▶ _What the task requires_:
Every line from the one containing "Volkswagen-Amarok-Dark-Label-4" to the end of the records below must be copied exactly, and no pictures may be included.

*** Dataset excerpts ***

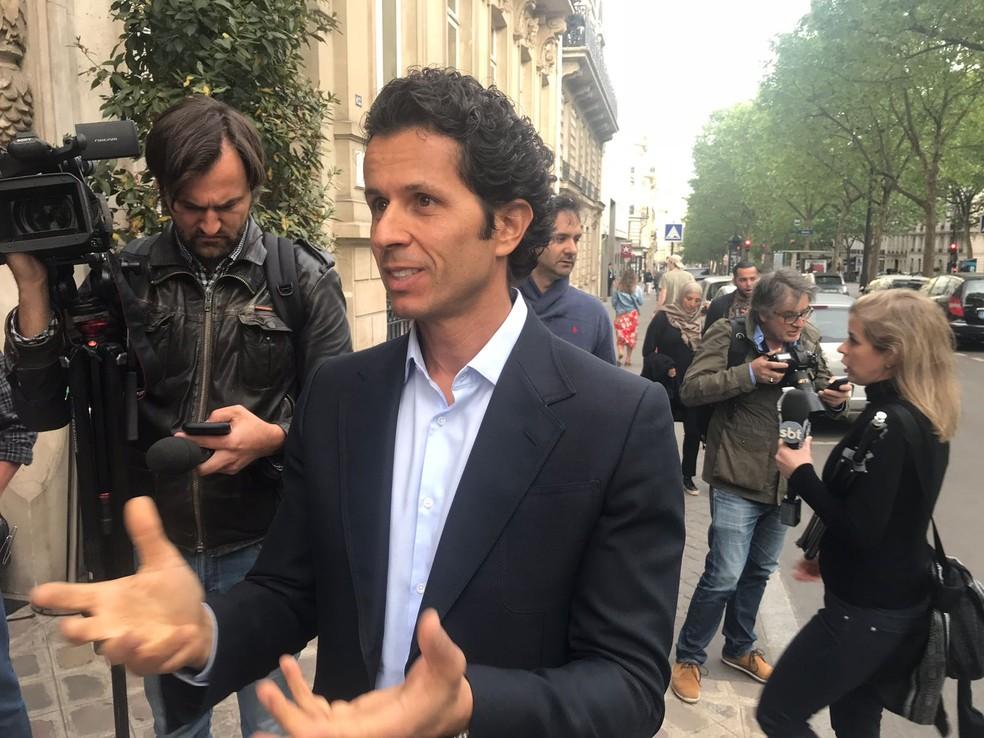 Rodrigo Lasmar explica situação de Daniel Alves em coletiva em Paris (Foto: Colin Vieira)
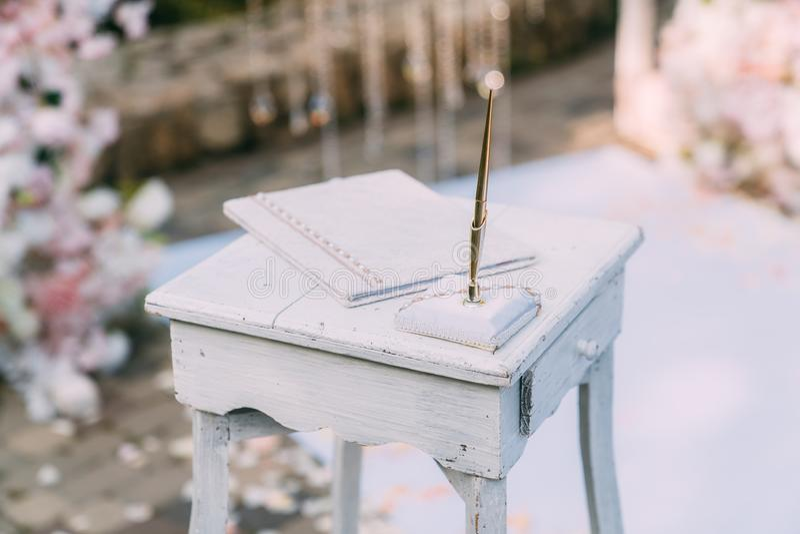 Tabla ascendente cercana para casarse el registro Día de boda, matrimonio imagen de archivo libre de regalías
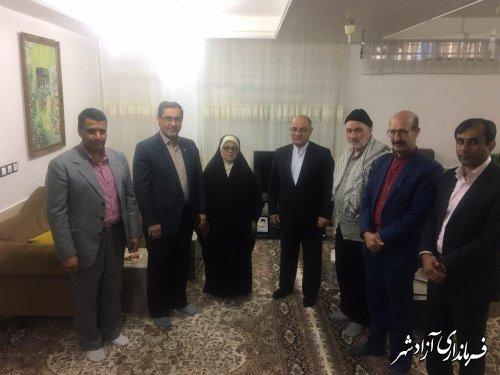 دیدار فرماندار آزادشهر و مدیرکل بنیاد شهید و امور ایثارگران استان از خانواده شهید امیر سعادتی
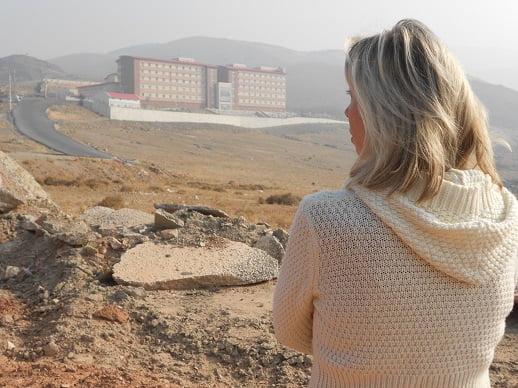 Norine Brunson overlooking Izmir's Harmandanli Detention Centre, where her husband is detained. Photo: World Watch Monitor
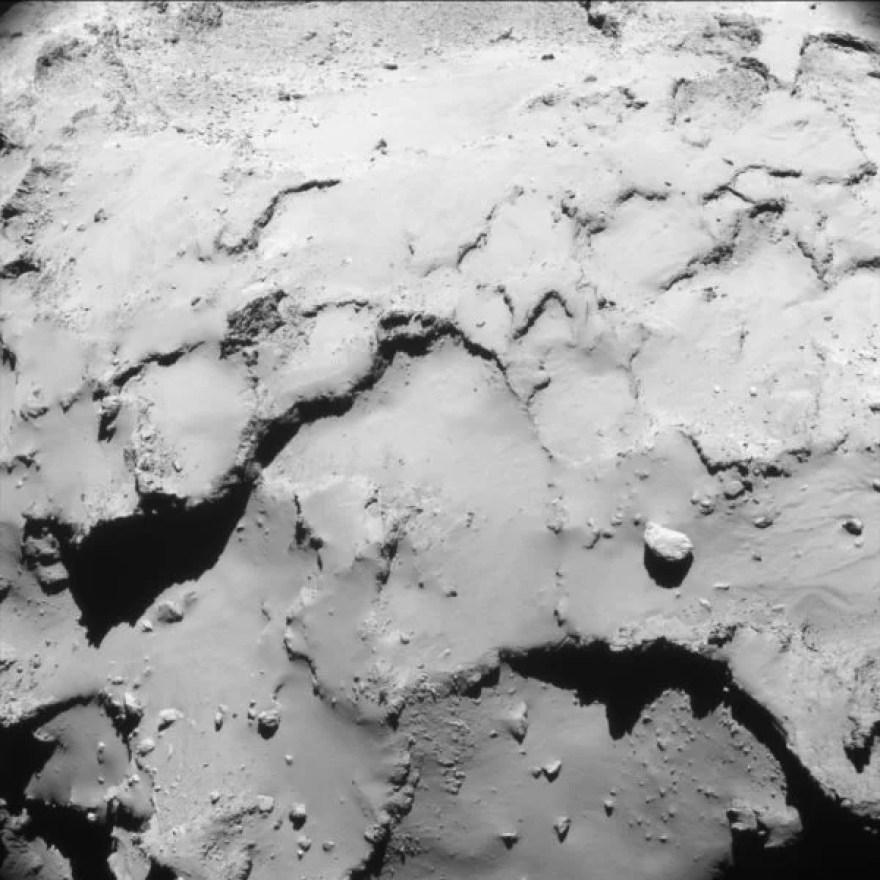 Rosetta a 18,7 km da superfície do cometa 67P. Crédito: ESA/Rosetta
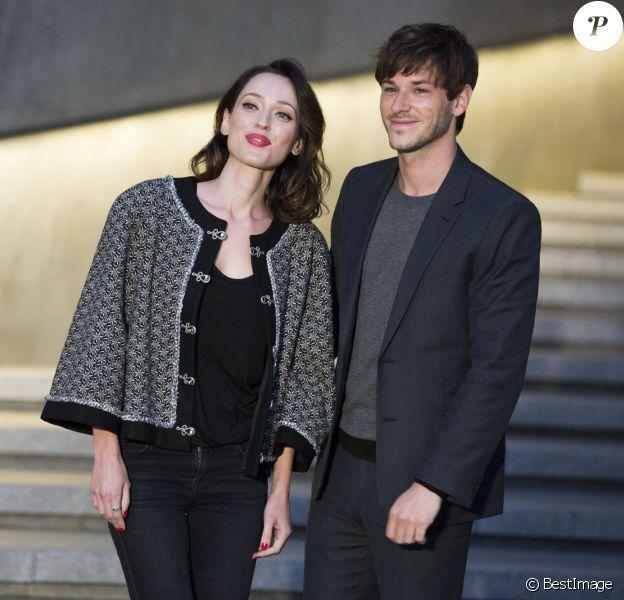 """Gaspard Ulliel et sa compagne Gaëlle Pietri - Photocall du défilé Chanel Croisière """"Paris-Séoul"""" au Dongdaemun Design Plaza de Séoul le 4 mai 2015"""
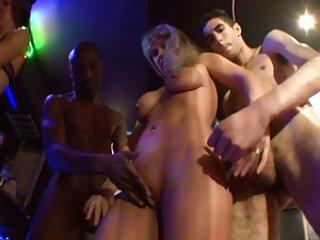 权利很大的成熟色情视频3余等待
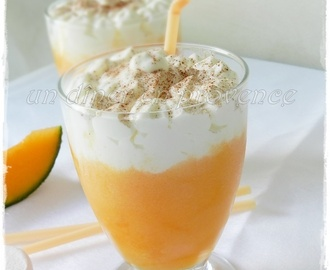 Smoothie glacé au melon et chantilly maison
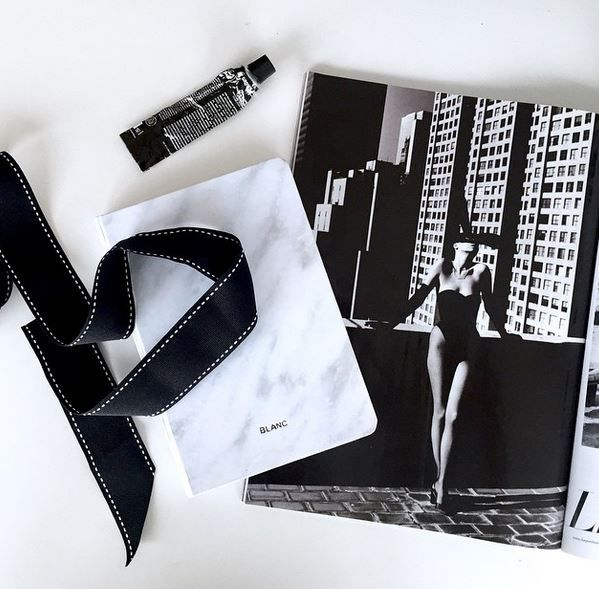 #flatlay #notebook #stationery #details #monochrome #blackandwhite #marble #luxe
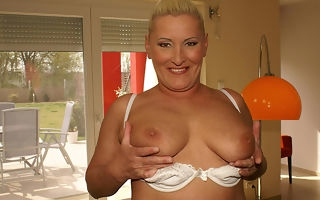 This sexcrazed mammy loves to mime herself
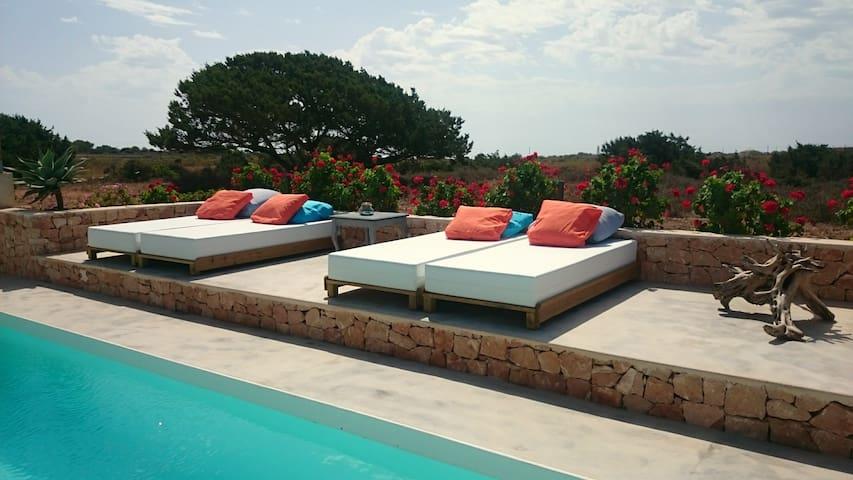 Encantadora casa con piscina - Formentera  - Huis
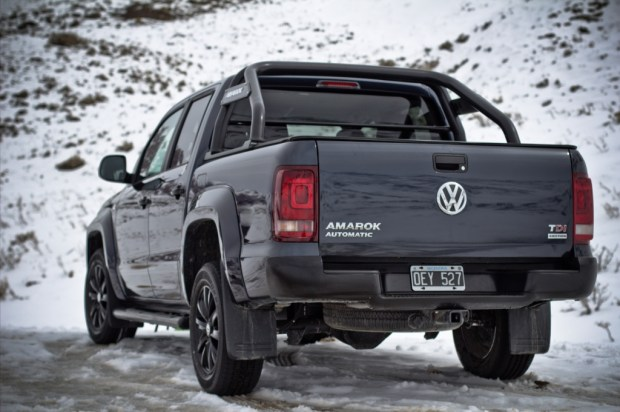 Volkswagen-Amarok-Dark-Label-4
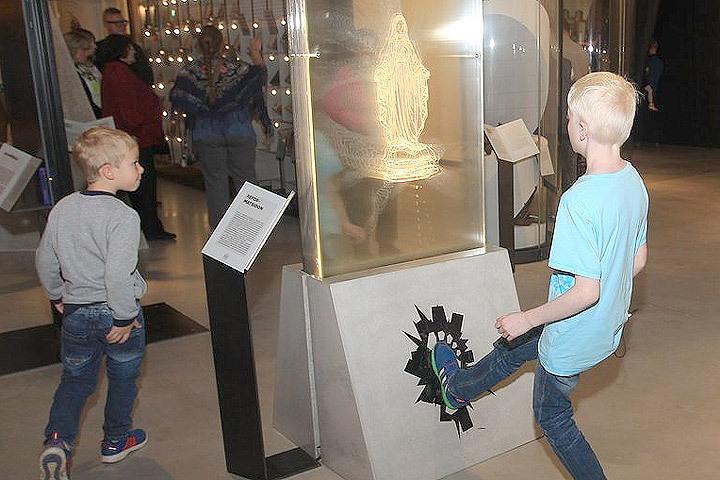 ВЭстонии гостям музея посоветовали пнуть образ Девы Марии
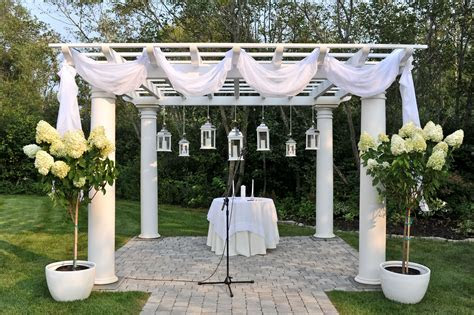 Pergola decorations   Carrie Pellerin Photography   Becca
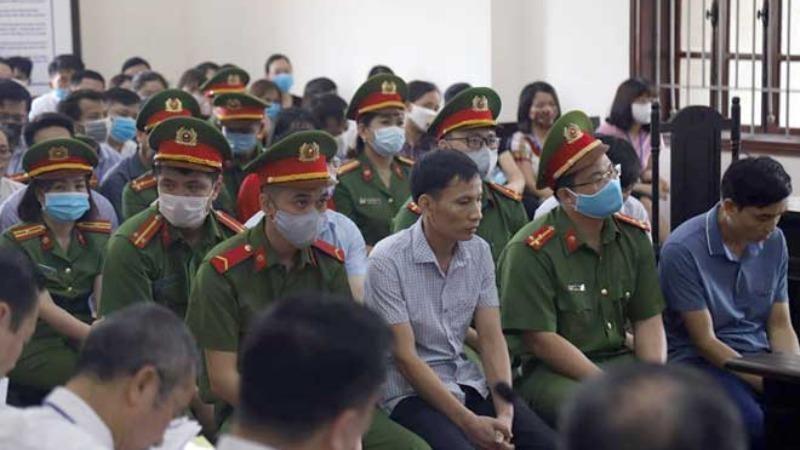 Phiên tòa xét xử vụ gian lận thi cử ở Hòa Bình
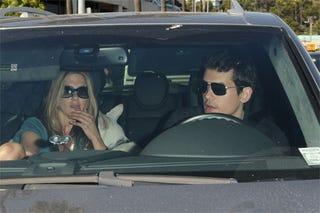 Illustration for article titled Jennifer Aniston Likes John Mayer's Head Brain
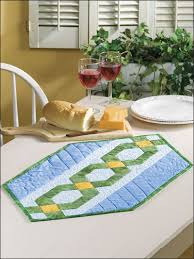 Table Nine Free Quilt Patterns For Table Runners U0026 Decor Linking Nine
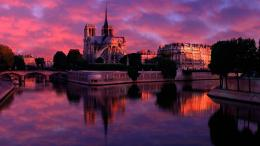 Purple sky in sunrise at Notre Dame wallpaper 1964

*** End of Dataset excerpts ***

▶ _Answer box_:
 Volkswagen-Amarok-Dark-Label-4
 ВЭстонии гостям музея посоветовали пнуть образ Девы Марии
 Pergola decorations   Carrie Pellerin Photography   Becca
 Phiên tòa xét xử vụ gian lận thi cử ở Hòa Bình
 Illustration for article titled Jennifer Aniston Likes John Mayer's Head Brain
 Table Nine Free Quilt Patterns For Table Runners U0026 Decor Linking Nine
 Purple sky in sunrise at Notre Dame wallpaper 1964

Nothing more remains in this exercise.